As additional insurance, where offered, be sure use the "n" versions of the functions, e.g. strncpy(), strncmp(), snprintf(), etc.

Thanks for your reply. I’ve updated the code segment for communication between the arduino and RockBLOCK using CStrings and it appears to be working now. Just to confirm - is this the correct implementation of them? Software hardness and ensuring crashes related to simple things don’t happen is important :).

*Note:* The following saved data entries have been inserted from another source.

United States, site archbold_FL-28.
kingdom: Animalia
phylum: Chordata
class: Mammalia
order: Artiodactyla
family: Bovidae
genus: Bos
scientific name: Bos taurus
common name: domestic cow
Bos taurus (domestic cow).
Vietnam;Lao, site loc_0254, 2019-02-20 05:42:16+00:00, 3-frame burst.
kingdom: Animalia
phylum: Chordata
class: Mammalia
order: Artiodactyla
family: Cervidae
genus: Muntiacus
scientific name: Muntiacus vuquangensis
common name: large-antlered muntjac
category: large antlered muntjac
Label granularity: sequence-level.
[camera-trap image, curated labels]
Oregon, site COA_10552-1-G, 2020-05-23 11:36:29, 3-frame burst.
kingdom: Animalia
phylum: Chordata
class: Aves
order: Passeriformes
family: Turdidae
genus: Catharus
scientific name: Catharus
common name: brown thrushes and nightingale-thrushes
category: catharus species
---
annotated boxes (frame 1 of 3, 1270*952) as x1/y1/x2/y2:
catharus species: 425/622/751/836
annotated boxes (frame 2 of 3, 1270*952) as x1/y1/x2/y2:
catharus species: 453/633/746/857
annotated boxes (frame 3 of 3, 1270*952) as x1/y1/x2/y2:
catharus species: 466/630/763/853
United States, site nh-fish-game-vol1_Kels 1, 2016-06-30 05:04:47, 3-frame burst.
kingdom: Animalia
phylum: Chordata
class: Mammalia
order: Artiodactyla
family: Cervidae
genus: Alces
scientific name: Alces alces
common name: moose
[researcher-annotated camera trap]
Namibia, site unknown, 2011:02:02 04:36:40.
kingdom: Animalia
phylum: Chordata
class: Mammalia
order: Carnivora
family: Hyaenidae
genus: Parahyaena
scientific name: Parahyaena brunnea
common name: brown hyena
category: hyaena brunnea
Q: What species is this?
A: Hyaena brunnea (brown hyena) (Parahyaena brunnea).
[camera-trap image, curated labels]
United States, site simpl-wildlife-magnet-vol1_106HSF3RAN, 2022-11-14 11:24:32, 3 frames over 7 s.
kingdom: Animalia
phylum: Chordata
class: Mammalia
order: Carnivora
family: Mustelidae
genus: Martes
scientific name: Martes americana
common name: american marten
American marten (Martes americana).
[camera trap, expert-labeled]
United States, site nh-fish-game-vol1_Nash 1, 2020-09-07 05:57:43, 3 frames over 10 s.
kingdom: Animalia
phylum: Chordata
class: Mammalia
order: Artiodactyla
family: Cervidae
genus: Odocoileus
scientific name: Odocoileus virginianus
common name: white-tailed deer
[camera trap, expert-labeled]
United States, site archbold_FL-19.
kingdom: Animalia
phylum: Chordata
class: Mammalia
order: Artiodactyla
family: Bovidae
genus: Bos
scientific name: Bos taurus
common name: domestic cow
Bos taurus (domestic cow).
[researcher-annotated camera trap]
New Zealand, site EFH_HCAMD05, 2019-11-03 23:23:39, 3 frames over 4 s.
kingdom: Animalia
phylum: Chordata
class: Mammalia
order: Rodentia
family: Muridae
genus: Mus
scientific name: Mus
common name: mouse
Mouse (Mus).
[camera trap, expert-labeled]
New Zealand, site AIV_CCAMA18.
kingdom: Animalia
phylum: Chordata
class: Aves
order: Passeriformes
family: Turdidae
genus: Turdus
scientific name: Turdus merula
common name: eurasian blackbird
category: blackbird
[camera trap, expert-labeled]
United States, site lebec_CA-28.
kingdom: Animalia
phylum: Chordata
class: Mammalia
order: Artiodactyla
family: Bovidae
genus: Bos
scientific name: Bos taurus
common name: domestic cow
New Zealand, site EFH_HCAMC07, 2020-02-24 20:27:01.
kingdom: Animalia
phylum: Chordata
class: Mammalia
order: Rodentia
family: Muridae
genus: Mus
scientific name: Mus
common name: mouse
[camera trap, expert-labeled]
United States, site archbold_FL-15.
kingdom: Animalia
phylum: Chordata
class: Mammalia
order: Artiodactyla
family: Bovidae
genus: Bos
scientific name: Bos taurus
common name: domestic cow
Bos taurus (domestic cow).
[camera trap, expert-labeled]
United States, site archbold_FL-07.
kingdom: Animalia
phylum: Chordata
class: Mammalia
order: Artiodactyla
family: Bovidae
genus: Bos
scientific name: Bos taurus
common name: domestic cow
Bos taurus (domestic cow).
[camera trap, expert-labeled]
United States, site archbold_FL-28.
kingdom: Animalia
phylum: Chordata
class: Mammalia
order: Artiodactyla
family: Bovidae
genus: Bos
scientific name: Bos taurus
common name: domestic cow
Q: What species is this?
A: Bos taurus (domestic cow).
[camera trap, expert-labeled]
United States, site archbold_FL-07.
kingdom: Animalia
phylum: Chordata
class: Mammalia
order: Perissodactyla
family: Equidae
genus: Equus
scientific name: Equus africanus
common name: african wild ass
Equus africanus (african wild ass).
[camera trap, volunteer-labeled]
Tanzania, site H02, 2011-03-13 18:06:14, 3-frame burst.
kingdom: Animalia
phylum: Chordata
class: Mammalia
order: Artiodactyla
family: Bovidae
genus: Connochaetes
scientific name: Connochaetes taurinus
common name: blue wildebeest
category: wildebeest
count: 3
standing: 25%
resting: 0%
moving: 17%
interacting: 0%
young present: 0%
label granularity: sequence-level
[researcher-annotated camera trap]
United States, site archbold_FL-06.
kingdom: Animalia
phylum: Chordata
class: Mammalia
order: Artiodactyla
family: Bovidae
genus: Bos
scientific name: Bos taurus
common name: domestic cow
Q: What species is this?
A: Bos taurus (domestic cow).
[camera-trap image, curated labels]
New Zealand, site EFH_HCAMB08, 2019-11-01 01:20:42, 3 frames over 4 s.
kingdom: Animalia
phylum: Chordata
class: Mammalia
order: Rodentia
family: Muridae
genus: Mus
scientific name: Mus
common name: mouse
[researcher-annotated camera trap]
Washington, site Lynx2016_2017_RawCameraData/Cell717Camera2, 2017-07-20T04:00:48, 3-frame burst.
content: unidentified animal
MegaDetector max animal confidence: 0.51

#include <SoftwareSerial.h>

#define IRIDIUM_MODEM_TRANSMIT      8
#define IRIDIUM_MODEM_RECEIVE       9
SoftwareSerial iridium_modem(IRIDIUM_MODEM_RECEIVE,IRIDIUM_MODEM_TRANSMIT);

char iridRxData[200];

void setup() {
  Serial.begin(9600);
  iridium_modem.begin(19200);
}

void loop() {

doTransmitReceiveCycle();
 delay(7000);

}

void doTransmitReceiveCycle() {
Serial.println(F("Starting Up..."));
  
 sendATCommand("AT\r", 250);

  Serial.print(F("Connection Check CString is: "));
 Serial.println(iridRxData);

 delay(2000);

 sendATCommand("AT&K0\r", 250);

 Serial.print(F("Flow Control CString is: "));
 Serial.println(iridRxData);

 delay(2000);

 sendATCommand("AT+SBDWT=test message\r", 250);

 Serial.print(F("Message Set CString is: "));
 Serial.println(iridRxData);

  delay(2000);

 sendATCommand("AT+SBDIX\r", 16000);

 Serial.print(F("Message Transmit CString is: "));
 Serial.println(iridRxData);
}


void sendATCommand(char transmission[], int rx_delay_time) {
 flushIridiumBuffer();
 flushCommandReceiveBuffer();
 iridium_modem.write(transmission);
 delay(rx_delay_time);
 int next = 0;
 while(iridium_modem.available()) {
 char inChar = iridium_modem.read();

if((int)inChar >= 32 && (int)inChar <= 94) {
        iridRxData[next++] = inChar;

   }
          Serial.print(F("In char is "));
          Serial.println((int)inChar);  
 }
 iridRxData[next++] = NULL;

}

void flushCommandReceiveBuffer() {
  for(int i = 0; i < 200; i++) {
    iridRxData[i] = NULL;
  }
  Serial.println(F("Command Container Buffer Flushed"));
}

void flushIridiumBuffer() {
  int iters = 0;
  while (iridium_modem.available() > 0) {
  iridium_modem.read();
  iters++;
}
Serial.print(F("Buffer Flush Complete. Removed ="));
Serial.println(iters);
}

Look much better! However I see a couple of issues, two minor and one major:

if((int)inChar >= 32 && (int)inChar <= 94) {
        iridRxData[next++] = inChar;
  1. no reason for the (int) cast

  2. you do NOT check for buffer overflow. You must make absolutely certain that next does not go out of bounds, or you will overwrite memory that you do not own. This is the very best way to crash an Arduino.

  3. Avoid use of delay() if at all possible. The MCU does nothing else while delaying.

Have a look at the examples in Serial Input Basics - simple reliable non-blocking ways to receive data. There is also a parse example to illustrate how to extract numbers from the received text.